**The problem:** Output the lines of the listing from the one containing "Is point (113, 460)" through the final line, inclusive, as a Markdown table with the columns Row and Line, leaving out blank lines.

◆ ◆ ◆ ◆ ◆ ◆ ◆

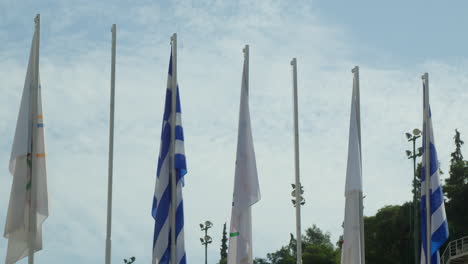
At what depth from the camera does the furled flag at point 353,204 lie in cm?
2811

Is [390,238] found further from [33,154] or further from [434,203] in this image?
[33,154]

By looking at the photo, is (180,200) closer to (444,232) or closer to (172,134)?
(172,134)

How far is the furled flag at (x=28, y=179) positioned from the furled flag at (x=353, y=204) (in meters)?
8.78

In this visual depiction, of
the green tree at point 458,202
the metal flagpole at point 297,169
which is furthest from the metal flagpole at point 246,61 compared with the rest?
the green tree at point 458,202

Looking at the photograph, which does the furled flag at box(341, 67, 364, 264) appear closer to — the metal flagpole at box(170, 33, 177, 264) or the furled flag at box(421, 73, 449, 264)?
the furled flag at box(421, 73, 449, 264)

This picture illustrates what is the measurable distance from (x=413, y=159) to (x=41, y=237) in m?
46.4

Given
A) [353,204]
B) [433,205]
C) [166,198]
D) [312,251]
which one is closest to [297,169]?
[353,204]

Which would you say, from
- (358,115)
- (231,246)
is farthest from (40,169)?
(358,115)

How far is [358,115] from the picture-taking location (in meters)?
30.1

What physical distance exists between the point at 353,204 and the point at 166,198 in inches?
219

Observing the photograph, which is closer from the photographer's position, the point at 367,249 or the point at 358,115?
the point at 358,115

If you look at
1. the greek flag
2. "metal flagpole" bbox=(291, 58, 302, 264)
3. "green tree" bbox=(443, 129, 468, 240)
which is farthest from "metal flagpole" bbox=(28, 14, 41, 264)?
"green tree" bbox=(443, 129, 468, 240)

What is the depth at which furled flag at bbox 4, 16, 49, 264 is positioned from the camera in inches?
1025

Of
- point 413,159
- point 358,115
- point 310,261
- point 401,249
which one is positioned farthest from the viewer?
point 310,261
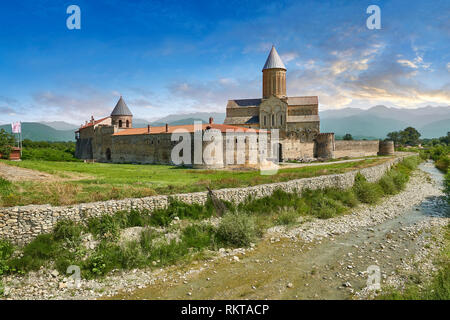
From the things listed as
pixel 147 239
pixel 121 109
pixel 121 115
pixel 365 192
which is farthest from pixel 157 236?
pixel 121 109

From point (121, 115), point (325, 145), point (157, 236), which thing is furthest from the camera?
point (121, 115)

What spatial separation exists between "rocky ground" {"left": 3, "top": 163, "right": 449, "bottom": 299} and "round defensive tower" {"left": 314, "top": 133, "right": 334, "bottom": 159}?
27472 mm

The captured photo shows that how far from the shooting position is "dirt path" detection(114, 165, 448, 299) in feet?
22.5

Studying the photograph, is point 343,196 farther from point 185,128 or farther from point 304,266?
point 185,128

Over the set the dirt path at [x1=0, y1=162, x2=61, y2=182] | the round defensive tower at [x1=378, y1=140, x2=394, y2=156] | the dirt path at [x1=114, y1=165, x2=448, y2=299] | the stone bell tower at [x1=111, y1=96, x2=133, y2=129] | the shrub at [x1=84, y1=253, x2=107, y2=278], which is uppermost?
the stone bell tower at [x1=111, y1=96, x2=133, y2=129]

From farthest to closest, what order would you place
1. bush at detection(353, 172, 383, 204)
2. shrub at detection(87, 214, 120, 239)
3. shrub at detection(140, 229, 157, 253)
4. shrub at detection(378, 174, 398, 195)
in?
shrub at detection(378, 174, 398, 195) < bush at detection(353, 172, 383, 204) < shrub at detection(87, 214, 120, 239) < shrub at detection(140, 229, 157, 253)

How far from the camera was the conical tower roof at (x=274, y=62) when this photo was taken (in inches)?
1709

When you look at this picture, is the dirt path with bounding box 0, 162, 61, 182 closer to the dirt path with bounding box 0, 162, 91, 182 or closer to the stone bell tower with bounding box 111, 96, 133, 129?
the dirt path with bounding box 0, 162, 91, 182

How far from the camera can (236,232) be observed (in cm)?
985

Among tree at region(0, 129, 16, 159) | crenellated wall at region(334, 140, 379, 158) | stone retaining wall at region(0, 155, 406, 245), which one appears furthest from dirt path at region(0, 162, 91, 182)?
crenellated wall at region(334, 140, 379, 158)

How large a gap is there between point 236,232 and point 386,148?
142 feet

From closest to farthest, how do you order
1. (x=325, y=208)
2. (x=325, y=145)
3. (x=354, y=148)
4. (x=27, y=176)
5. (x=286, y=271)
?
1. (x=286, y=271)
2. (x=27, y=176)
3. (x=325, y=208)
4. (x=325, y=145)
5. (x=354, y=148)

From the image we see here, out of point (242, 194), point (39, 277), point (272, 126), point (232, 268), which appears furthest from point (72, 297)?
point (272, 126)
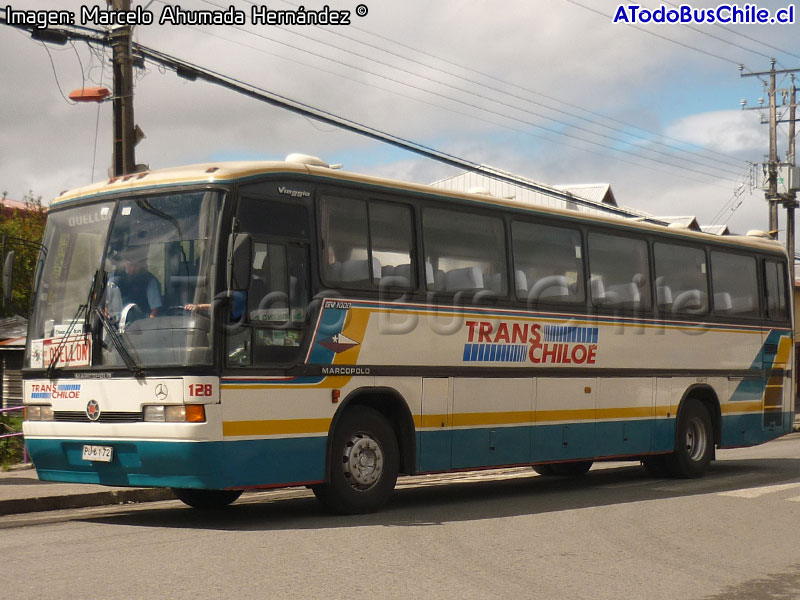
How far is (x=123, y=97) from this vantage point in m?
16.6

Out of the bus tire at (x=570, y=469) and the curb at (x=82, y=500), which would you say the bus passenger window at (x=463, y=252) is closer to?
the curb at (x=82, y=500)

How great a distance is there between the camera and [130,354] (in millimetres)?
10086

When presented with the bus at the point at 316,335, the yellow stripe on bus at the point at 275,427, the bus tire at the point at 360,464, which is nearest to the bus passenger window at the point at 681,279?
the bus at the point at 316,335

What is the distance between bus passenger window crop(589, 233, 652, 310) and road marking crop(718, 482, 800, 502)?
276cm

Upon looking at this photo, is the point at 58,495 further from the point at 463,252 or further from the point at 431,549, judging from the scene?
the point at 431,549

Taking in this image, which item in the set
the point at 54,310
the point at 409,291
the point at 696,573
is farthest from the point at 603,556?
the point at 54,310

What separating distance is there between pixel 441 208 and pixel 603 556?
15.9 feet

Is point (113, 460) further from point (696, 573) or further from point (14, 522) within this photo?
point (696, 573)

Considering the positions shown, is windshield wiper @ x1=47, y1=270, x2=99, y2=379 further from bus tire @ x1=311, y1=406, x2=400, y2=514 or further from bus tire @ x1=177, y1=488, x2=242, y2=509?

◆ ◆ ◆ ◆ ◆ ◆ ◆

**Solution to this problem:**
| Row | Line |
|---|---|
| 1 | Is point (113, 460) further from point (696, 573) or further from point (14, 522) within this photo? |
| 2 | point (696, 573) |
| 3 | Considering the positions shown, is windshield wiper @ x1=47, y1=270, x2=99, y2=379 further from bus tire @ x1=311, y1=406, x2=400, y2=514 or further from bus tire @ x1=177, y1=488, x2=242, y2=509? |